"The only real stumbling block is the fear of failure. In cooking, you have got to have a what-the-hell attitude." ~ Julia Child

Kitchen Goddess four

by Julie Tilsner on July 10, 2007

in Kitchen Gods and Goddesses

Chrisbess
This is the fourth in a series on
the Kitchen Goddesses:
Friends who cook and can coax major culinary experiences out of a
handful of fresh produce and a few utensils. Each of these women over
the years has inspired me in some way. If I can’t exactly follow in
their footsteps, then they’ve encouraged me to gimp along behind as
best I can.

 A moment etched in time: Early ’90s. Christina Bess (nee Thompson) and I, sitting on the porch of her 100-year-old apartment building in rural Hopewell, NJ. It was summer. Sticky, hot and green. Very unlike the summers I grew up with in Southern California. We smoked cigarettes and fretted over loves lost and loves unrequited. When it was time for lunch she took me to her garden in the back and plucked a few plum tomatoes off the vine and gathered a handful of basil. She threw them into a bowl with some olive oil and seasoning. It was perfect. We ate it with the bread she’d baked that morning. And although I’ve tried several times, I’ve never once been able to recreate that taste experience.
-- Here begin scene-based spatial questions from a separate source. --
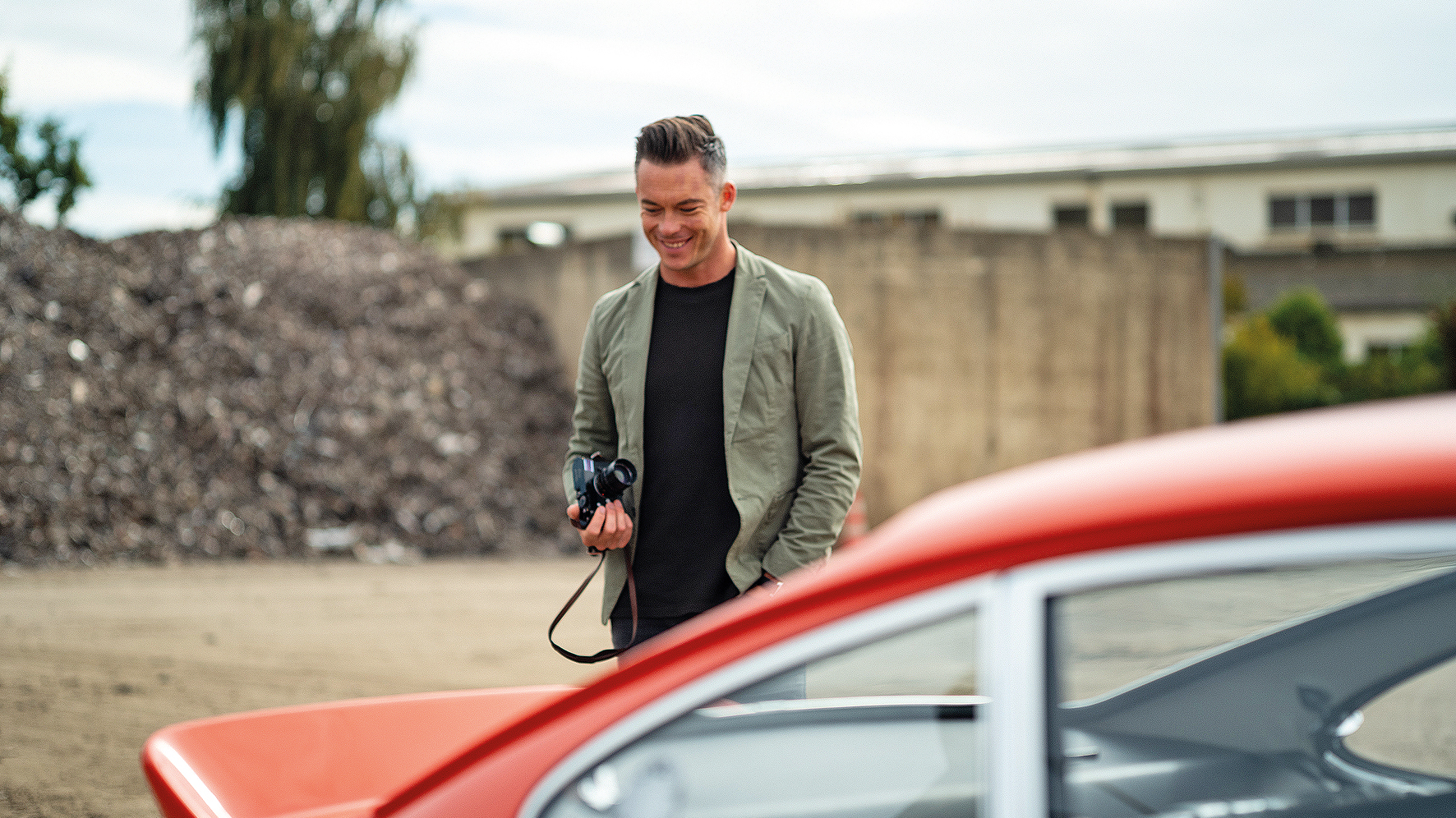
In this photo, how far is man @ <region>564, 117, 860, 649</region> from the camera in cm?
228

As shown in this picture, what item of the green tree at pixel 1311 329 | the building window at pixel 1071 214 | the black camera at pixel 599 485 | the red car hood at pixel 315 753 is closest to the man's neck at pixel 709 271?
the black camera at pixel 599 485

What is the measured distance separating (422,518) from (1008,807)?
33.3ft

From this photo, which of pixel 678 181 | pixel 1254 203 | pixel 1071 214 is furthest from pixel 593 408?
pixel 1254 203

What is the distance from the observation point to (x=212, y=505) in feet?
33.3

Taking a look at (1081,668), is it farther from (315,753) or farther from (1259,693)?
(315,753)

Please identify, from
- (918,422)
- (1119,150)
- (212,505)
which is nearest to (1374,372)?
(1119,150)

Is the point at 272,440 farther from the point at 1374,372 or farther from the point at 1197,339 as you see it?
the point at 1374,372

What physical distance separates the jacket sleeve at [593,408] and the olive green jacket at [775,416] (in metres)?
0.12

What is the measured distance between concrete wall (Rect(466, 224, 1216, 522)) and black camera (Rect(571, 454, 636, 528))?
379 inches

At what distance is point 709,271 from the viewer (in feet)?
7.83

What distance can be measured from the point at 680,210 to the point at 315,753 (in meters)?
1.24

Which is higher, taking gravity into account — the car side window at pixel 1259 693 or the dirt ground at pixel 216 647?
the car side window at pixel 1259 693

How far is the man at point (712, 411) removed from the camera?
7.49 feet

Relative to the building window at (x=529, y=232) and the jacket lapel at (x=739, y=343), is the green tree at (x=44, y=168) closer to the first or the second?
the building window at (x=529, y=232)
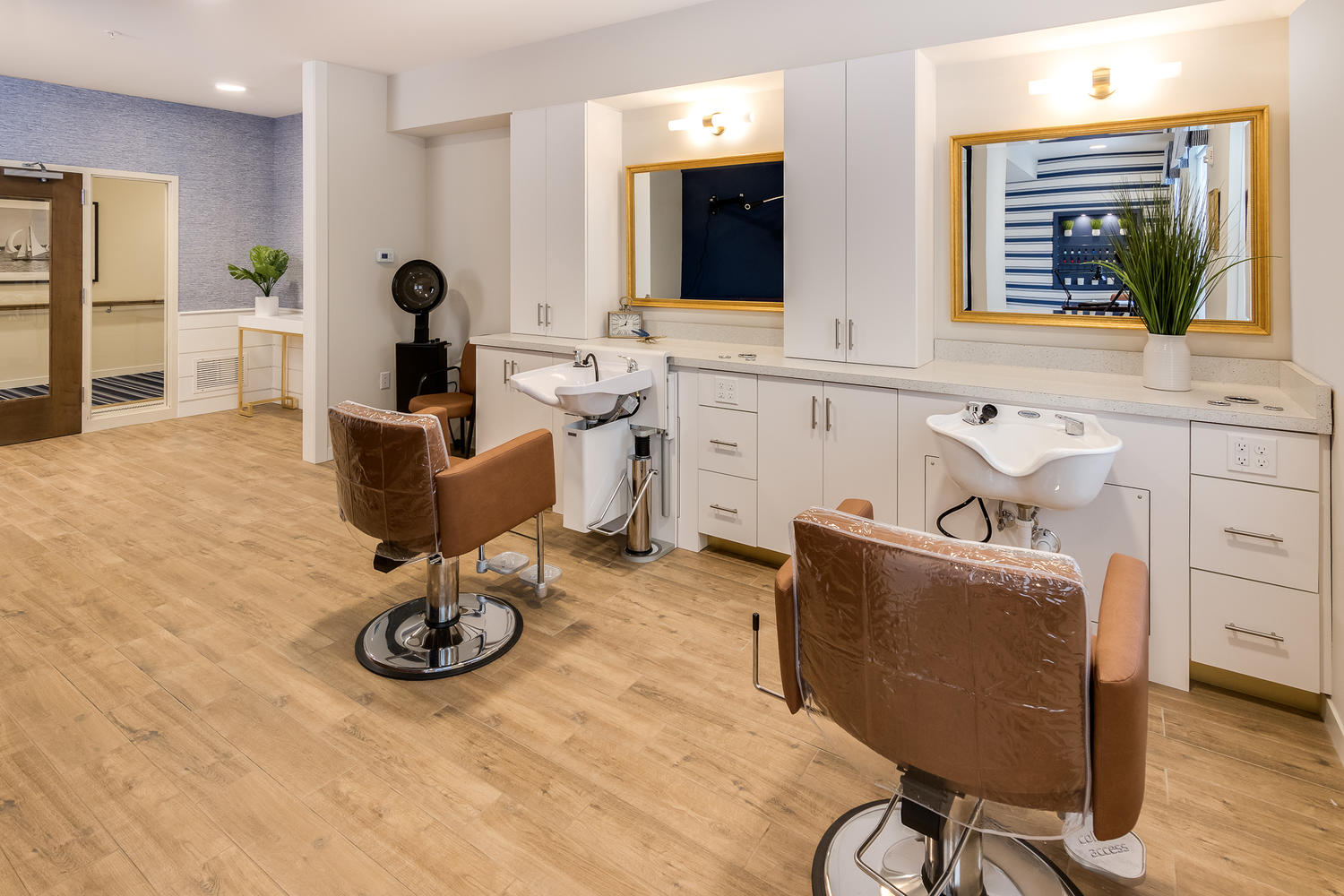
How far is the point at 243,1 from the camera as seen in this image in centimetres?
370

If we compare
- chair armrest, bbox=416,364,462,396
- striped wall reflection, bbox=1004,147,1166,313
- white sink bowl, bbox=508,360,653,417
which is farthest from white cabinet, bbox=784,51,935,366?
chair armrest, bbox=416,364,462,396

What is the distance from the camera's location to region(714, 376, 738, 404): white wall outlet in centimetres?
330

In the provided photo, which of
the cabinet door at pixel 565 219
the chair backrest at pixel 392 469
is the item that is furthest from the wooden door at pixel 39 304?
the chair backrest at pixel 392 469

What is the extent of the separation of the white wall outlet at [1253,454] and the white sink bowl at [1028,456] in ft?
1.13

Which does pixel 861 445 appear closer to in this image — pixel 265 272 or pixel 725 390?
pixel 725 390

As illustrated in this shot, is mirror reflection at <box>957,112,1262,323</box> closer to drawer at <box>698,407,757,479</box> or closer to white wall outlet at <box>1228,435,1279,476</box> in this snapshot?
white wall outlet at <box>1228,435,1279,476</box>

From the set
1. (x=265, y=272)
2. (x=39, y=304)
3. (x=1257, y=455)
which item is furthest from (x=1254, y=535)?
(x=39, y=304)

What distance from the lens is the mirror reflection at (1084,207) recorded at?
2.63 metres

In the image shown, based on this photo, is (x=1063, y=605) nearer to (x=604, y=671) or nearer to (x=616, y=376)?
(x=604, y=671)

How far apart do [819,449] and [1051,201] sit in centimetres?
132

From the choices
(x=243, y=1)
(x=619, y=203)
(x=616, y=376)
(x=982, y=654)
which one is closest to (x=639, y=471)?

Chris is a poet, once silencing an entire basement-level bar in the East Village with just a few words written on paper. She is passionate about everything. She has a sprawling, crazy Italian family who fell upon me all at once one Christmas with food and questions and more food and what could I do but eat?  She’s lived abroad, in England, Ireland, Italy. She was the one who first said “There are two kind of people: Pie people and bread people.” (she pronounced me a pie person.) From her I learned the value of an old iron skillet and the versatility of Haiku.  Before her I hadn’t realized that it was possible to make an entire day out of preparing the evening meal. Before her I didn’t know about the hill towns in Tuscany or about the Jersey Shore. I didn’t know about Michael Ondaatje. I really knew precious little about living well until I’d met Chris Bess.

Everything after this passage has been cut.